Camp extras: Another viable option is to build a kitchen. Usually this is a square or circular pit dug into the snow, with a bench dug around it for comfortable sitting. This is a good construction project while your tent platform is firming up. Alternately, determine where your latrine will be. Find a good spot away from water and dig down to ground level, searching for a spot where you can bury waste under detritus, or otherwise put your waste products 6 inches below the surface for more hygienic decomposition. Then, once you’ve chosen, pack out a solid track between there and camp. This will save much frantic floundering later on.

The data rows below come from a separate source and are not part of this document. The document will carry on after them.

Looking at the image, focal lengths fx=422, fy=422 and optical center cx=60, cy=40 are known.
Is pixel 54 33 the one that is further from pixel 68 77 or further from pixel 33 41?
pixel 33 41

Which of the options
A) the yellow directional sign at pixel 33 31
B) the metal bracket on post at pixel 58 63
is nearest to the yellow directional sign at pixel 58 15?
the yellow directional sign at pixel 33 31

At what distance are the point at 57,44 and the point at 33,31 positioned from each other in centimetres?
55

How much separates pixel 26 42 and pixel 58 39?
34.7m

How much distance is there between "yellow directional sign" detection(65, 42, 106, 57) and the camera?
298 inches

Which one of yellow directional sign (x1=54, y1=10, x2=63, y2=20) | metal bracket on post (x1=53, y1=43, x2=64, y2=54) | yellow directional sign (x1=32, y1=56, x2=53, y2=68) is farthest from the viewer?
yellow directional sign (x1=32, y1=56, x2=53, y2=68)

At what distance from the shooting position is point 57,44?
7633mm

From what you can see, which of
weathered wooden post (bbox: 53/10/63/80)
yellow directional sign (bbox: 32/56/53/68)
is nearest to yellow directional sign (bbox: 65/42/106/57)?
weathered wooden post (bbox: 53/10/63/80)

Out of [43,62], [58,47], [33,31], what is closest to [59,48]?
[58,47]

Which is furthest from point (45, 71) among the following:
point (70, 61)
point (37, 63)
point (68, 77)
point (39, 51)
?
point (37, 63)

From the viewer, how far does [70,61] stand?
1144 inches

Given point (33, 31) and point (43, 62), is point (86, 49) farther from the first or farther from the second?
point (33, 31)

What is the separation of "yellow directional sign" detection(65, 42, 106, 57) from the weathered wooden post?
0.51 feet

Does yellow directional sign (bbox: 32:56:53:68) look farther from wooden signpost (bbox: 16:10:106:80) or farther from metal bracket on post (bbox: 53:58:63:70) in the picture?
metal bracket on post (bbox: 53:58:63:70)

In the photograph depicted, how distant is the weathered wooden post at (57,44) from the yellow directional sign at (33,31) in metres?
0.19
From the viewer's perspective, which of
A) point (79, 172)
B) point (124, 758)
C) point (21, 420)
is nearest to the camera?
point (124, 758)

Hot liquids: Brew up plenty of hot drinks throughout the evening, to keep rehydrating while pumping delicious heat into your body core. If you’re coming up with extra liquid, pour the boiling water into a good, solid water bottle, cap it tightly, and bury it underneath your layers, as close to your body as the temperature will allow. Hot water bottles, insulated like this, are a powerful and inexpensive tool for staying warm, or re-warming a chilled individual. They’ll retain heat for at least 6 hours, and can keep even the coldest individual comfy while sitting outside in the dead of winter.

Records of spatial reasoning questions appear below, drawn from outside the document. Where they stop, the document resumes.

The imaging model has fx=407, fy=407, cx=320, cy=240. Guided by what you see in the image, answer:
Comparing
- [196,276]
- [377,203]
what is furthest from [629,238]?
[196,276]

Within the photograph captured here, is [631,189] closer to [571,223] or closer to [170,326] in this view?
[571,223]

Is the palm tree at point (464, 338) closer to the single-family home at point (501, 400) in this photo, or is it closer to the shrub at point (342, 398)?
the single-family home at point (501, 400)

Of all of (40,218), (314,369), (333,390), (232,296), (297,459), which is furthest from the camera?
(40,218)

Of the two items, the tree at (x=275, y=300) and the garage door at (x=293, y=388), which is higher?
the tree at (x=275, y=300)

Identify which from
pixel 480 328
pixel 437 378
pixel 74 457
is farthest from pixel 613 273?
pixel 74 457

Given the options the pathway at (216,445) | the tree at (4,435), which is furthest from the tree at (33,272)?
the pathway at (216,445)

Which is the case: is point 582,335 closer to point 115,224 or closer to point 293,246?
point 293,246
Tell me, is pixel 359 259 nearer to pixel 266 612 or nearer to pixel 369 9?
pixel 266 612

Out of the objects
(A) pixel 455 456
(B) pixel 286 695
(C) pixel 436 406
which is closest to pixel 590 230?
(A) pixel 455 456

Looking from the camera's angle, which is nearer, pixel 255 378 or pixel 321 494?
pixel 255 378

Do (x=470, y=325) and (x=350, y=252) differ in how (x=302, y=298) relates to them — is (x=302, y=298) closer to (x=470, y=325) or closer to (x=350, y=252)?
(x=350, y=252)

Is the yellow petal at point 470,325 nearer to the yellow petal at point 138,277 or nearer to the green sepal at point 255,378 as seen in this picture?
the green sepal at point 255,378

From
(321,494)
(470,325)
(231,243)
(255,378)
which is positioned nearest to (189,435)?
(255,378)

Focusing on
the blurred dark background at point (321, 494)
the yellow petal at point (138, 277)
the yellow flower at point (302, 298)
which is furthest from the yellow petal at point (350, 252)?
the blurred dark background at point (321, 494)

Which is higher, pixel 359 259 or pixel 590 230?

Passing the evening: Now that camp is all buttoned down, and you’re ready for any apocalypse that probably won’t but just might strike, it’s time to kick back and enjoy the otherworldly beauty and ear-splitting quiet that is winter. You have choices here. You can dive into the tent to drink hot toddies and play cards. You can take a nighttime stroll around camp (don’t get lost). I personally recommend lounging outside in your sleeping bag, maybe on a Crazy Creek chair, wrapped around a hot water bottle, taking it all in and perhaps doing some star-watching. (Try a Planisphere, or some of the iPhone/iPod Touch astronomy apps). If you’re in an area with firewood, a thin snowpack, and preferably used fire pits, you can burn some cellulose to stay warm and enjoy a little ‘caveman TV’.

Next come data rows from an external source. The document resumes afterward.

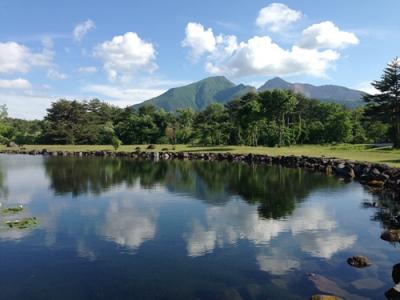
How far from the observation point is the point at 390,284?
12.9 meters

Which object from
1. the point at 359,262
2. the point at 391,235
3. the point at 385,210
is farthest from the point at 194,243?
the point at 385,210

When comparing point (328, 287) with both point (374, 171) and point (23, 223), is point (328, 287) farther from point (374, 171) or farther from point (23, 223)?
point (374, 171)

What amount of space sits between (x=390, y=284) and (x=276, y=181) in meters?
24.2

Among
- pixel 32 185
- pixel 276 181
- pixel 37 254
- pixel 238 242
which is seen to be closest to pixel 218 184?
pixel 276 181

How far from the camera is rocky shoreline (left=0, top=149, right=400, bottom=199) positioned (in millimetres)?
33188

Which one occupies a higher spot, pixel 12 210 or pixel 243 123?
pixel 243 123

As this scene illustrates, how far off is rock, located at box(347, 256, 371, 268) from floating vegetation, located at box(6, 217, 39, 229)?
14733 millimetres

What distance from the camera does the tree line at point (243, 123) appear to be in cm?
6586

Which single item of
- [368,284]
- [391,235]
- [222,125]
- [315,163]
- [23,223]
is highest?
[222,125]

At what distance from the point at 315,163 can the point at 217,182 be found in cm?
1662

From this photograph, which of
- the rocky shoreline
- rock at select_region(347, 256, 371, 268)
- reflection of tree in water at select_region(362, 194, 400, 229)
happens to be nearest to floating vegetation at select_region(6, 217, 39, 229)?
rock at select_region(347, 256, 371, 268)

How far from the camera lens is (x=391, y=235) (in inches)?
711

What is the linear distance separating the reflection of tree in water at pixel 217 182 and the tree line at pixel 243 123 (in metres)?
23.0

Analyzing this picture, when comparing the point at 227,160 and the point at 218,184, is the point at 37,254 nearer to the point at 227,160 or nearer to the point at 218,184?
the point at 218,184
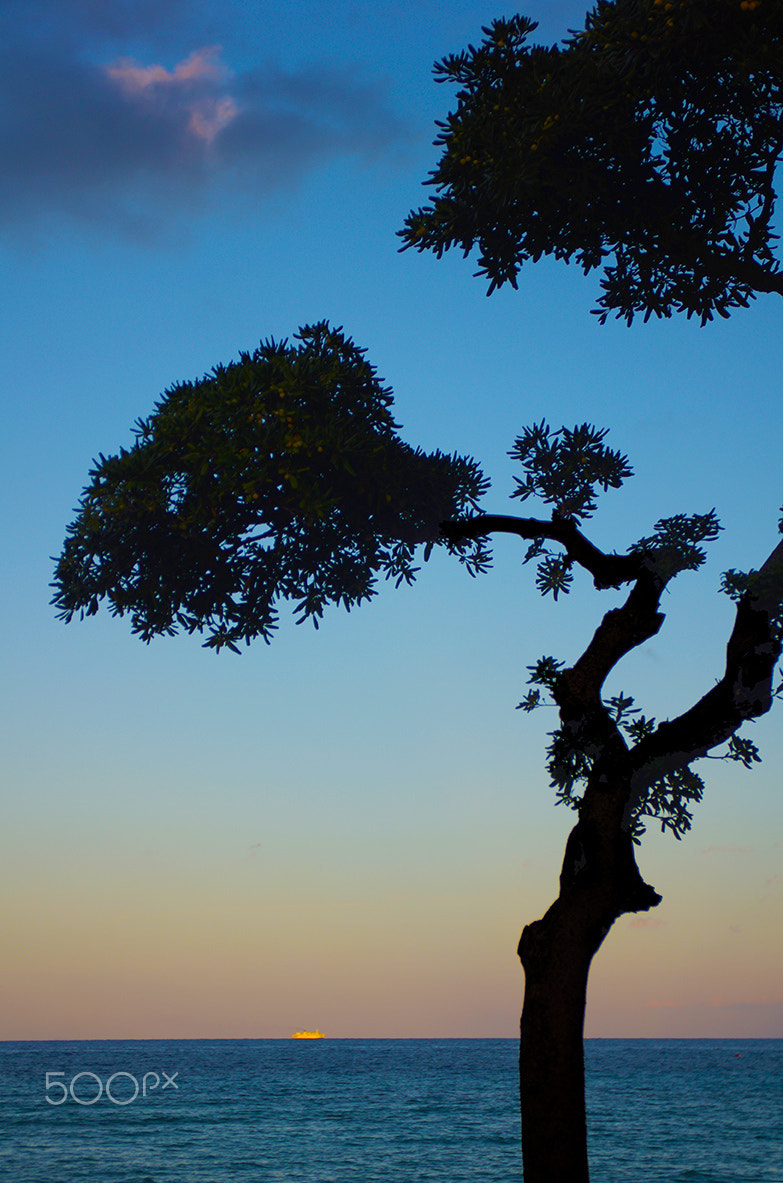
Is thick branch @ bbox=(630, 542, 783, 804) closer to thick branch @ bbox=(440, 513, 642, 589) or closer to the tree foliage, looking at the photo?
thick branch @ bbox=(440, 513, 642, 589)

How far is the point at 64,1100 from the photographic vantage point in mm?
80750

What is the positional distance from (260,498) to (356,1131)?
50981 mm

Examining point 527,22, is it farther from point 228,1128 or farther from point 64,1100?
point 64,1100

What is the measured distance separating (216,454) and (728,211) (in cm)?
1015

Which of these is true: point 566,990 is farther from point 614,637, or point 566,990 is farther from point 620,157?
point 620,157

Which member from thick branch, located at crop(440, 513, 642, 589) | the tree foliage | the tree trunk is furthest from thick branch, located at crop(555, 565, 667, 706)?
the tree foliage

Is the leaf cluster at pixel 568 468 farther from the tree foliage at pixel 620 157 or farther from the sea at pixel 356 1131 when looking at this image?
the sea at pixel 356 1131

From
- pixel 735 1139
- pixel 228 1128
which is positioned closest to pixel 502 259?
pixel 735 1139

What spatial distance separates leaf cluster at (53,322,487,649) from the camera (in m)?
19.8

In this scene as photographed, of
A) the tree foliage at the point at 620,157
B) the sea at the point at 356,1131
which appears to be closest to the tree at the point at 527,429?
the tree foliage at the point at 620,157

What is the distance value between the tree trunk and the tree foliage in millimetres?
11971

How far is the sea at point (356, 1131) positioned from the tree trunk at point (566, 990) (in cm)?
3612

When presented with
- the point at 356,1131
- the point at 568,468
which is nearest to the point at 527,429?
the point at 568,468

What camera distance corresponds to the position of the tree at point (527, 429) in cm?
1695
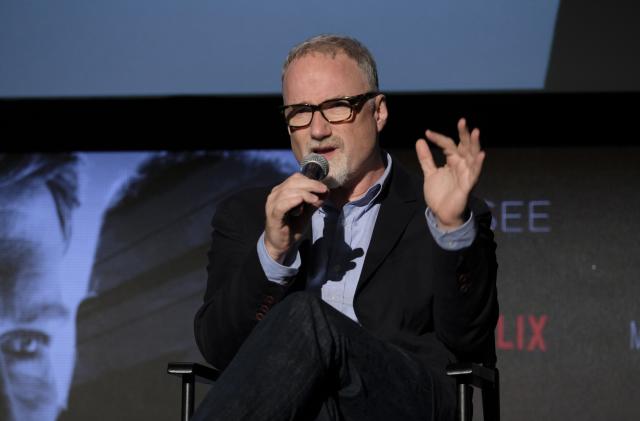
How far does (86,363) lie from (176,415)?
0.42 meters

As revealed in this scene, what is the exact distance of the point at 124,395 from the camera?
3.85m

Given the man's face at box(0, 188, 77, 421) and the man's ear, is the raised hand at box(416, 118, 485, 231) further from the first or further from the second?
the man's face at box(0, 188, 77, 421)

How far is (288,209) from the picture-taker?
1888 millimetres

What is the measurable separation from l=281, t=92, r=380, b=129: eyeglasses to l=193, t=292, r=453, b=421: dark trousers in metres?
0.63

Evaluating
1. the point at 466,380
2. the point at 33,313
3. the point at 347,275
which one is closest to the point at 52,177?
the point at 33,313

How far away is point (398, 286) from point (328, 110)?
453mm

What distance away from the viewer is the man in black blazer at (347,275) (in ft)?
5.66

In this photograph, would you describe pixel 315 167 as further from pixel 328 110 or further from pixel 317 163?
pixel 328 110

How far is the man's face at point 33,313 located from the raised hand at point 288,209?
7.06ft

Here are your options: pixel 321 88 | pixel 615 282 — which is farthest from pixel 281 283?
pixel 615 282

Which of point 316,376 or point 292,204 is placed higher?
point 292,204

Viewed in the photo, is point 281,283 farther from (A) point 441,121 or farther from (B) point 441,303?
(A) point 441,121

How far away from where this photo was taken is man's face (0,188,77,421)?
3.88 meters

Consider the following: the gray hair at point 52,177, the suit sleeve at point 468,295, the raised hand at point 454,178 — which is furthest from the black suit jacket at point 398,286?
the gray hair at point 52,177
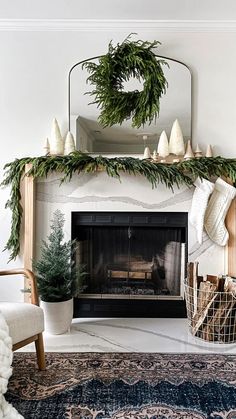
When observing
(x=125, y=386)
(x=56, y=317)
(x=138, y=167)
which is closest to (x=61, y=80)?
(x=138, y=167)

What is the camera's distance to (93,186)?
3.11 m

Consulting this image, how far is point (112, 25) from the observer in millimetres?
3066

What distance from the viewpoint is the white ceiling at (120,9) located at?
2.78 meters

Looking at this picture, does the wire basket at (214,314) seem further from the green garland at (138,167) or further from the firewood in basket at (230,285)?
the green garland at (138,167)

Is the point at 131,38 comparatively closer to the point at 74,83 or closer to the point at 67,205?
the point at 74,83

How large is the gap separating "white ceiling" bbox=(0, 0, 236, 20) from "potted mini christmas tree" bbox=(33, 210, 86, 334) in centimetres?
188

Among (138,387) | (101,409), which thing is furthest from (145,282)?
(101,409)

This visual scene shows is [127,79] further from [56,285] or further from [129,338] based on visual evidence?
[129,338]

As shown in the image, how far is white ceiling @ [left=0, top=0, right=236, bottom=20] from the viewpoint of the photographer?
2779mm

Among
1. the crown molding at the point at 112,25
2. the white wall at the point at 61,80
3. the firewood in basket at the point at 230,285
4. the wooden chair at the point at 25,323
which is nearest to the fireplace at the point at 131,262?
the firewood in basket at the point at 230,285

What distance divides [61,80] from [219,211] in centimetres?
184

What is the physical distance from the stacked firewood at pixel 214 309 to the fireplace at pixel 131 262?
19.7 inches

Bedding down: Re-check camp to make sure no critical items are lying out, waiting to be raided by a desperate winter animal or buried by unexpected snowfall. Melt a full pot of water and pile up some snow near your stove so you don’t have to go scrounging for meltables in the morning. Then hop in your bag. If you’ve got boots with removable liners, take the liners in your bag with you. If you’ve got single boots, knock all the snow off them, put them in individual waterproof stuff bags, then cram them in the bottom of your sleeping bag, or between sleeping bags, to prevent them from freezing overnight. Put your pee bottle in a handy spot. Perhaps bring in a hot water bottle for your torso or feet. It’s common to be chilled for the first half hour or so, until your body heat bleeds out through the sleep bag insulation, stops pulling heat from your body, and starts reflecting it back at you.

Morning: Is the toughest time for winter camping. Temps are usually coldest just before dawn, and you’ll emerge from your bag inactive and easily chilled. My personal preference is to lie in my bag and cook up several rounds of mocha and oatmeal before emerging. One friend I know prefers bagels, liberally buttered, fried to a golden brown, and then slathered with cream cheese. Healthier, more ambitious types prefer to get up and go for a walk to warm up.

But that’s the cool thing about winter camping. There’s no one else to tell you what to do, and the world is your slate, to write on as you wish.